Voici donc, en ce nouveau siècle, le retour de la barbarie, la résurgence de la violence et de la haine, avec ces adeptes de l’obscurantisme qui veulent imposer de force leur croyance à autrui, comme au temps lointain et reculé des guerres de religion.

Le terrorisme vise à inspirer la frayeur, la sidération. Ce résultat ne sera pas atteint dans notre pays. On ne cède pas au terrorisme, on le combat, pour défendre la liberté – et pour la défendre ensemble, sans distinction entre nos différents partis. Nos partis sont divers, mais nous devons faire bloc et faire front. Nous devons réagir avec unité et nous rassembler face au terrorisme qui cherche à nous diviser. La volonté de s’unir doit l’emporter quand l’essentiel est en jeu.

Nous soutenons l’action de l’exécutif, les mesures prises dès vendredi, les initiatives nouvelles annoncées, du moins la plupart d’entre elles, mais nous voulons aussi mettre en évidence tout ce qui a été réalisé en 2015, et en particulier la loi relative à la lutte contre le terrorisme du 13 novembre 2014, présentée par le Premier ministre et le ministre de l’intérieur.

Trois de ses dispositions peuvent, entre autres, être très utiles. Tout d’abord, cette loi dispose que tout ressortissant étranger peut, dès lors qu’il ne se trouve pas sur le territoire national, faire l’objet d’une interdiction administrative du territoire lorsque sa présence en France constituerait une menace grave pour l’ordre public ou la sécurité intérieure.

Par ailleurs, ce texte de 2014 transfère de la loi du 29 juillet 1881 relative à la liberté de la presse à un nouvel article du code pénal les délits de provocation au terrorisme et d’apologie du terrorisme, afin d’allonger les délais de prescription et d’adapter les procédures. Entre 2001 et 2014, le délit d’apologie du terrorisme n’a donné lieu à condamnation qu’à cinq reprises. Cinq fois seulement, en près de quinze ans !

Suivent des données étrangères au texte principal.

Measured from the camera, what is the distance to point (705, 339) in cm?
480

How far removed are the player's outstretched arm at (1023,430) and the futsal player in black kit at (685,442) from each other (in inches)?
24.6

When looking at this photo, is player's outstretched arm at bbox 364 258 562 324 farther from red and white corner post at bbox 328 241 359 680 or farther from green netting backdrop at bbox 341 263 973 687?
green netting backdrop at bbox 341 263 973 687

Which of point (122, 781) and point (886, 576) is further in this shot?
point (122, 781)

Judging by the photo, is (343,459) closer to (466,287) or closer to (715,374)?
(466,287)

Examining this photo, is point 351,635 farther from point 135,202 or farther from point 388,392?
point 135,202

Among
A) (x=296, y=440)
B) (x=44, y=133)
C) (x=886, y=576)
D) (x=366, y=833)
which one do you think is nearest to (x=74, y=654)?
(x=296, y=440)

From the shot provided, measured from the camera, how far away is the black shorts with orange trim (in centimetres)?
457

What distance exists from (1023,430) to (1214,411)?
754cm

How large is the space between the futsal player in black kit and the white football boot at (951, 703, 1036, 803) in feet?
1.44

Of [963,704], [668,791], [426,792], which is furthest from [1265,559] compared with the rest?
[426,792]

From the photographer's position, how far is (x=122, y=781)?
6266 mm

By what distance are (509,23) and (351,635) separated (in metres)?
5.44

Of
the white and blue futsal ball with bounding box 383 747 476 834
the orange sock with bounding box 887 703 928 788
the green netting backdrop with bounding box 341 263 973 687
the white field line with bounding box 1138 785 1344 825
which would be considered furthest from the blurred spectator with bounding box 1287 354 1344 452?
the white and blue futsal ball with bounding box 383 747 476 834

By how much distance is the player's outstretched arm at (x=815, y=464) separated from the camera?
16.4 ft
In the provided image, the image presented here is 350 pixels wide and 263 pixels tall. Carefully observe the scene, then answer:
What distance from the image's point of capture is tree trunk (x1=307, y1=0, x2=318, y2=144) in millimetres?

Enfin, la loi de 2014 entend combattre le cyberdjihadisme, car Internet est devenu le vecteur principal de la propagande, du recrutement et de l’incitation au terrorisme. Désormais, l’arrêt d’un service de communication au public en ligne peut être prononcé par le juge des référés pour provocation à des actes de terrorisme ou apologie de ces actes lorsqu’ils constituent un trouble manifestement illicite, à la demande du ministère public ou de toute personne physique ou morale ayant intérêt à agir. Il importe que le Parquet utilise pleinement cette disposition et saisisse chaque fois que nécessaire le juge des référés, en faisant preuve de réactivité et de vigilance.

Pour finir, conformément à la loi du 3 avril 1955, l’état d’urgence, décrété en conseil des ministres, ne peut être prorogé au-delà de douze jours que par une loi qui en fixe la durée. Le Président de la République annonçait une prorogation de trois mois, ce qui reste modéré – peut-être insuffisant ? en tout cas modéré si l’on compare cette durée à certains précédents. Ainsi, après le putsch des généraux d’Alger, l’état d’urgence avait été appliqué pendant deux ans, d’avril 1961 à mai 1963.

Ce n’est pas nécessairement un exemple à suivre, mais la loi du 3 avril 1955 contient des dispositions intéressantes. De plus, elle n’a pas été soutenue par des auteurs totalement liberticides, puisqu’elle portait le contreseing d’Edgar Faure, de Robert Schuman et d’Antoine Pinay, lesquels devaient avoir, eux aussi, la préoccupation de ne pas porter une atteinte excessive aux libertés publiques !

En fait, Daech est devenu un proto-État, un quasi-État, avec un large territoire en Syrie et en Irak, avec un appareil public et une armée, et avec un budget considérable. Selon les services américains, Daech engrangerait 3 millions de dollars par jour, issus du système d’impôts instauré dans les territoires contrôlés, du pillage des banques de ces territoires et de l’exportation du pétrole extrait des parties occupées de Syrie et d’Irak, souvent vendu au marché noir en Turquie. Ce seul trafic rapporterait 1,2 million de dollars par jour.

Enfin, selon certains observateurs – mais comment savoir s’ils ont raison ? –, des États de la « région » au sens large du terme auraient apporté, au moins initialement, leur soutien financier à Daech par l’intermédiaire de donateurs fortunés. Il serait très souhaitable que ces pays, qui se disent les amis de la France, ne financent pas ses agresseurs.